Margulis’ face grew more serious. “One problem, though, Art.”
“What?”
“We’re going to need more than six Delta IV launches to get all the components into orbit.”
“More than six? How many more?”
“I’m figuring on nine.”
Thrasher winced. “That’s fifty percent more than we’re budgeted for.”
“Plus one, maybe two as backups. In case of launch failure.”
“Double the budget, just about.”
“The budget was preliminary, you know.”
Thrasher sighed. “I know, but still . . . doubling the heavy lift budget. That’s a tough proposition.”
The engineer asked softly, “You want me to see if we can squeeze by with less? Cut corners?”
“No,” Thrasher said. “I’ll break the news to Jenghis Kahn.” To himself he added, I’d better wear a bulletproof vest when I do.
2
SAN FRANCISCO
Vince Egan rode with Thrasher t
o San Francisco. Thrasher Digital’s chief engineer was on his way to a consumer electronics conference; Thrasher himself had an appointment with Bart Rutherford, the retired genius who had designed the rocketplanes that carried tourists on suborbital flights up to the fringes of space.
“So how’s Jessie Margulis working out for you?” Egan asked.
Egan was a wiry, intense forty-something whom Thrasher had met when he’d been a student at MIT. In a school full of the brightest kids in the land, Egan had stood out among his MIT classmates. Thrasher had hired him on the spot for his fledgling Thrasher Digital Corporation and never regretted his impulsive decision.

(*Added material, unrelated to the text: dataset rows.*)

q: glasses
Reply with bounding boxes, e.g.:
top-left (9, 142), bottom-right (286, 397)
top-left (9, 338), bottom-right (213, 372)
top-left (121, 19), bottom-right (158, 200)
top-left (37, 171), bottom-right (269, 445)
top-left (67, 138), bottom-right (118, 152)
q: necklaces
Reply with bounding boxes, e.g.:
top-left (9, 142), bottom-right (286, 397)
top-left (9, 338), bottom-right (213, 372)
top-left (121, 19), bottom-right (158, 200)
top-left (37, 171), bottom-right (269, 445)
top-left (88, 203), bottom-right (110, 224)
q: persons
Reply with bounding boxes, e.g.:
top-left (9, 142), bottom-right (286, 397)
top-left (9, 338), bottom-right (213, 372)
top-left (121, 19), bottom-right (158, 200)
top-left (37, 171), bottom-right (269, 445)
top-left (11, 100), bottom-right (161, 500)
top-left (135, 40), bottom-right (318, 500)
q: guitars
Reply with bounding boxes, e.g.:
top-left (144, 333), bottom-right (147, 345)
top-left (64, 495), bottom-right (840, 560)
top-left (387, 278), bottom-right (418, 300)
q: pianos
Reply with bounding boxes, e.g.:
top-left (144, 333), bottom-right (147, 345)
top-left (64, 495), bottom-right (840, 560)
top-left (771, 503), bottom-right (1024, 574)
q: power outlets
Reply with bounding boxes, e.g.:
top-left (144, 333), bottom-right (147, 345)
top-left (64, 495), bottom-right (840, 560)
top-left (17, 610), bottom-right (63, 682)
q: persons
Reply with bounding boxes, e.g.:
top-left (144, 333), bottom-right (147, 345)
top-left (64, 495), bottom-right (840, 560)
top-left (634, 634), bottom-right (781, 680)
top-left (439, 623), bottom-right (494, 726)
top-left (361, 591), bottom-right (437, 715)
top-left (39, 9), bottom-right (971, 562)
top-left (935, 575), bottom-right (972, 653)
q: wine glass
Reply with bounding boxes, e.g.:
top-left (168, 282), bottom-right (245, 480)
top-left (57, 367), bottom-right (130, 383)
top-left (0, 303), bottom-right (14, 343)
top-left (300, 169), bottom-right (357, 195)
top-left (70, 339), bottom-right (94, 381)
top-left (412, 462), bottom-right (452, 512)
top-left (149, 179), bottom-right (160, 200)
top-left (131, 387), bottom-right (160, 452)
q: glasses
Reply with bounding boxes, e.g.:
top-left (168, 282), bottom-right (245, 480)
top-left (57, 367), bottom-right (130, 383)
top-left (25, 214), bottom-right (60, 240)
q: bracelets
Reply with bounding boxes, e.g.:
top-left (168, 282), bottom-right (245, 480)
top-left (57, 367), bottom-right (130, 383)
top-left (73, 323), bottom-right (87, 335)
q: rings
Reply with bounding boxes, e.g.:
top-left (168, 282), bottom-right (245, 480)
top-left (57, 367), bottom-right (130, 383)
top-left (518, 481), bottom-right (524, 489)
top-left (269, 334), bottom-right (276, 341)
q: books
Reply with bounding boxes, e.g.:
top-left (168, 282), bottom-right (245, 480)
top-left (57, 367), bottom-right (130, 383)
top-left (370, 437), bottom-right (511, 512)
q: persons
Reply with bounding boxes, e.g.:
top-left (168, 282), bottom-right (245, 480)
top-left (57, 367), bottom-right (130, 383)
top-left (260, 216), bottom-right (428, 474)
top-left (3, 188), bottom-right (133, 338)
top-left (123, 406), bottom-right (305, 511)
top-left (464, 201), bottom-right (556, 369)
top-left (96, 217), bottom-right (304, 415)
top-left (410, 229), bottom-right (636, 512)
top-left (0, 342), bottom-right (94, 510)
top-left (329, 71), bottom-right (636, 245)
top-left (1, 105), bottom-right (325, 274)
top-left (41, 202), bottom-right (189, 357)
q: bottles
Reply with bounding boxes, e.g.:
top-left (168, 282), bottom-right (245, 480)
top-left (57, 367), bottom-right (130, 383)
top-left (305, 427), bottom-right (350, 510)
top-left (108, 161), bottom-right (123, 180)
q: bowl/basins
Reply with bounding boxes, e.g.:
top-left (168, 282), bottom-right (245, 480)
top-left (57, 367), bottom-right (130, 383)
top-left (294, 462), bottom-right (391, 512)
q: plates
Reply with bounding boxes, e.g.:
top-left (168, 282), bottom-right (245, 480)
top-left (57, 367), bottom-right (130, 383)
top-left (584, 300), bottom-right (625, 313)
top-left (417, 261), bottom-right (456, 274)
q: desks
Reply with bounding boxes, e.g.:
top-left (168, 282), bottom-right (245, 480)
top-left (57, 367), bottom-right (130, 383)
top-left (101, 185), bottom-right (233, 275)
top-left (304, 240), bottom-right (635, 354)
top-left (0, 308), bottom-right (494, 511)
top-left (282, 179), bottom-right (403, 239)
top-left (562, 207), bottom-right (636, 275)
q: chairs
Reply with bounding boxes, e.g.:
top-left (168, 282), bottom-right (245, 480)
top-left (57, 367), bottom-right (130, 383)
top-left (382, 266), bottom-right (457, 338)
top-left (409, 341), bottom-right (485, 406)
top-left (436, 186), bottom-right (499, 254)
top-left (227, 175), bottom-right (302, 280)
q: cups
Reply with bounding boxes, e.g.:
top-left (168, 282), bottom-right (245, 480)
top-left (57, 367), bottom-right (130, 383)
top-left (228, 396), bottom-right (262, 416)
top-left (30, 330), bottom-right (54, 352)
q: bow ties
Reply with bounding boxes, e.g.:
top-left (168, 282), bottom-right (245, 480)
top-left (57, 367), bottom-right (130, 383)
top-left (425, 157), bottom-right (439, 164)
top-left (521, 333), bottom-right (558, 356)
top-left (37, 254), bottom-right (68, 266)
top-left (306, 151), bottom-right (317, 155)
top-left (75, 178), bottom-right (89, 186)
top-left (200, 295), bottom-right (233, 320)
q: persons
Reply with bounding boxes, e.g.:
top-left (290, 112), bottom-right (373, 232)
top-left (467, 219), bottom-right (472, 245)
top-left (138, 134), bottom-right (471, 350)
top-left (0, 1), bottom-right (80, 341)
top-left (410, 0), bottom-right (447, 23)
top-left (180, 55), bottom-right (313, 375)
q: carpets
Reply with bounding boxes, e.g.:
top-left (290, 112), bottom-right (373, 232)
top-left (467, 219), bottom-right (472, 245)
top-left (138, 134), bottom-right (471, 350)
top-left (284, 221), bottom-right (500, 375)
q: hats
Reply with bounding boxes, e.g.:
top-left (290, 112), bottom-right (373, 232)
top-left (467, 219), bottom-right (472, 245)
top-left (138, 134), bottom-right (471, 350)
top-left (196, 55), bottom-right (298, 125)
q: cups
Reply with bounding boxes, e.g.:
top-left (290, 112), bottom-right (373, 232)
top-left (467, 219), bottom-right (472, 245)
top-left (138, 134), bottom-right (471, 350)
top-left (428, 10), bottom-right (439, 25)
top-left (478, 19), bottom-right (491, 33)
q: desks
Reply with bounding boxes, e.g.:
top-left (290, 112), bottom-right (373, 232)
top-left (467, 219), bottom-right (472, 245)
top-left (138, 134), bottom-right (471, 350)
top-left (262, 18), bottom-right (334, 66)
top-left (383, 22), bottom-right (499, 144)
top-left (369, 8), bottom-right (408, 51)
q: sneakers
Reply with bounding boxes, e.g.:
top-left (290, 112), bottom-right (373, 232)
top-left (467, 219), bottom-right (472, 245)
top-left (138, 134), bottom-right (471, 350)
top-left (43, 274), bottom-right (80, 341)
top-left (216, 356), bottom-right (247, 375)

“Fine,” Thrasher answered absently, gazing out the plane’s oval window.
Sitting in the plush leather-covered swivel chair facing Thrasher, Egan stared at his boss for a moment.
Then, “Art, when you say ‘fine’ I worry. Is Jessie giving you problems? Does he need help?”
Forcing a smile, Thrasher said, “No problems. Not really. Nothing that money can’t fix.”
One of Vince Egan’s best traits, Thrasher thought, was that he knew when to shut up. “Okay,” he said. “I was just wondering. I could help him out, if he’s not working out for you.”
Changing the subject, Thrasher asked, “You know Bart Rutherford, don’t you?”
For an instant a flash of irritation crossed Egan’s face. But it passed before Thrasher could react to it. Egan said, “I’ve met Rutherford a few times, yes. He’s retired now, I’ve heard.”
“I want to talk him out of retirement.”
“Hire him for Mars?”
“Take him on as a consultant.”
“To look over Jessie’s shoulder?”
“No, no. Something else entirely. Nothing to do with Mars.”
Egan looked puzzled. “Gee, boss, I didn’t think you had time for anything except Mars.”
Thrasher grinned back at him. “I’m deeper than you think, pal.”